According to  an article published on 25 February 2011 by The Wall Street Journal, Royal Dutch Shell Plc has recently reported “unplanned” flaring at its Martinez refinery in California.

Shell has a track record of illegal emissions at the refinery, paying fines totaling over $25 million since 1989.

On 1 December 1989, The New York Times reported that Shell Oil Company had agreed to pay $19.75 million “for spilling more than 400,000 gallons of crude oil into San Francisco Bay”. Shell said that it had “spent an additional $14 million in cleaning up the spill, when oil flowed from a pipe at its Martinez refinery in April 1988”. Oil leaked out from a 12.5-million-gallon storage tank at the manufacturing complex 40 miles northeast of San Francisco. The Government said that several Federal regulations were broken. According to the article at least 250 birds and 50 other animals were found dead and a valuable wildlife habitat was ruined and tidal marshlands would take 10 years to recover.

On 8 February 1995, an article in the The New York Times headlined “Shell Settles Dumping Suit for $3 Million” revealed that Shell Oil Company had agreed to settle a lawsuit alleging that it had been “dumping illegal amounts of selenium into San Francisco Bay and the Sacramento-San Joaquin River Delta”. As part of the settlement, Shell agreed “to reduce the selenium released in wastewater at its Martinez refinery”. The article said that selenium is a nutrient in small amounts but is toxic in larger doses. While admitting Shell had exceeded permitted limits, company officials claimed that the selenium discharges in the strait were not enough to harm the environment.

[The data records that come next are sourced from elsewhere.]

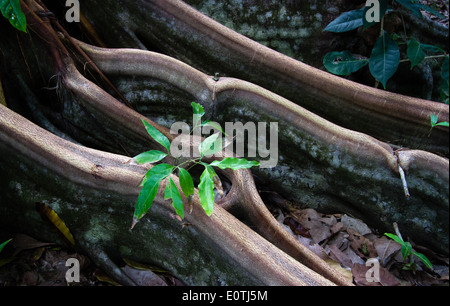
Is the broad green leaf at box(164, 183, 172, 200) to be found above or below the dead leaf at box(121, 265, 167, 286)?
above

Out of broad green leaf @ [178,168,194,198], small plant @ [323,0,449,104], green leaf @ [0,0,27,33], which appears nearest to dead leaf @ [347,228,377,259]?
small plant @ [323,0,449,104]

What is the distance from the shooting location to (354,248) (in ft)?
5.81

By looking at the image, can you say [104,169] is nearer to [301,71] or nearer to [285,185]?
[285,185]

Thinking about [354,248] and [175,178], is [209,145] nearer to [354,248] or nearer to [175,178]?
[175,178]

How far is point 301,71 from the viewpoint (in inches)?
78.3

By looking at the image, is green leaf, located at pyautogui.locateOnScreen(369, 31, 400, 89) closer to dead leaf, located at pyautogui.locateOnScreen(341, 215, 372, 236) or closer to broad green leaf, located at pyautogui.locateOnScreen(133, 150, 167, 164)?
dead leaf, located at pyautogui.locateOnScreen(341, 215, 372, 236)

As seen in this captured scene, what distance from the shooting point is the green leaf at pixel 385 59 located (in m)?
1.80

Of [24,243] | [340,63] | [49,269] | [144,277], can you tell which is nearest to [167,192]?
[144,277]

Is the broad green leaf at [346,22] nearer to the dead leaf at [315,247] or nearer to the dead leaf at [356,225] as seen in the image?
the dead leaf at [356,225]

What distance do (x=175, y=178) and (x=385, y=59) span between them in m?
1.34

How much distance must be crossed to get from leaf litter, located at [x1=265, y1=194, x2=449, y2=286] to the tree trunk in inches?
2.9

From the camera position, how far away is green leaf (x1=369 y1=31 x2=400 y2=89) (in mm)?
1799

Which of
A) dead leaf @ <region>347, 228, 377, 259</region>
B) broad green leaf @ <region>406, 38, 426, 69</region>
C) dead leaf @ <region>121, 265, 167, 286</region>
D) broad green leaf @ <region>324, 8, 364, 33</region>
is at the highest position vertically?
broad green leaf @ <region>324, 8, 364, 33</region>
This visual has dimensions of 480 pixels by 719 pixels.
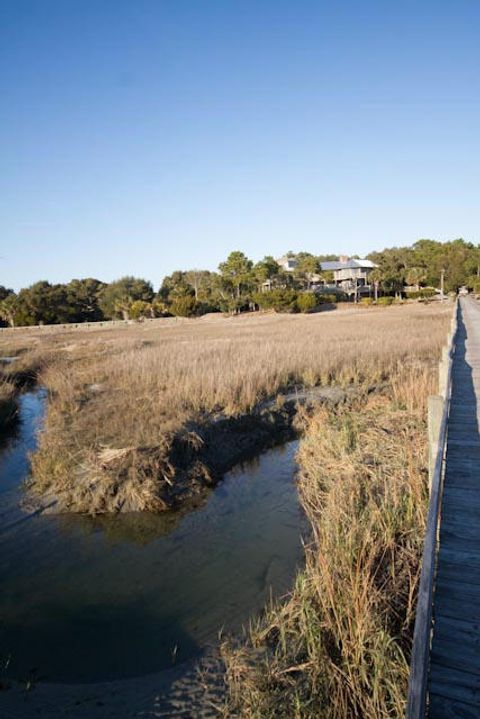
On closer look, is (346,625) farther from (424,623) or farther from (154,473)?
(154,473)

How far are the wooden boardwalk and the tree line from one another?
5059 centimetres

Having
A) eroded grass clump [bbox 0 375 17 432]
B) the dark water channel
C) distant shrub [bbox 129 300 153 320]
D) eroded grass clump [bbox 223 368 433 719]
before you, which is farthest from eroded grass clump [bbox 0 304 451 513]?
distant shrub [bbox 129 300 153 320]

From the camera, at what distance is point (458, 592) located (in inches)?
133

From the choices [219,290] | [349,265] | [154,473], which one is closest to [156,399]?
[154,473]

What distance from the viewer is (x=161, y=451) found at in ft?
25.0

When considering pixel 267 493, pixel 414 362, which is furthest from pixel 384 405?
pixel 414 362

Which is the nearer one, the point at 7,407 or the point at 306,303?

On 9 May 2007, the Houston Chronicle newspaper reported that Shell Oil Products, a subsidiary of Shell Oil Company, had been fined $2.9 million for equipment failure “that sent 925 tons of excess carbon monoxide into the air”. According to the article, “the pollution-causing emissions escaped the refinery in Martinez, California over the course of a week”. Karen M. Schkolnick, a spokeswoman for the Bay Area Air Quality Management District, was quoted as saying that “The fine reflects the size of the incident and the fact that human errors compounded the situation” and that “It was a series of either bad judgements or mechanical failures and it led to this acute situation”. Steve Lesher, a spokesman for the Martinez refinery, was quoted as conceding that Shell had not contested the Air District’s claims, “but is proud of its pollution control record”. Lesher went on to say “We have rigorous maintenance standards, and you hope something like this never happens and you work to make sure it doesn’t happen.”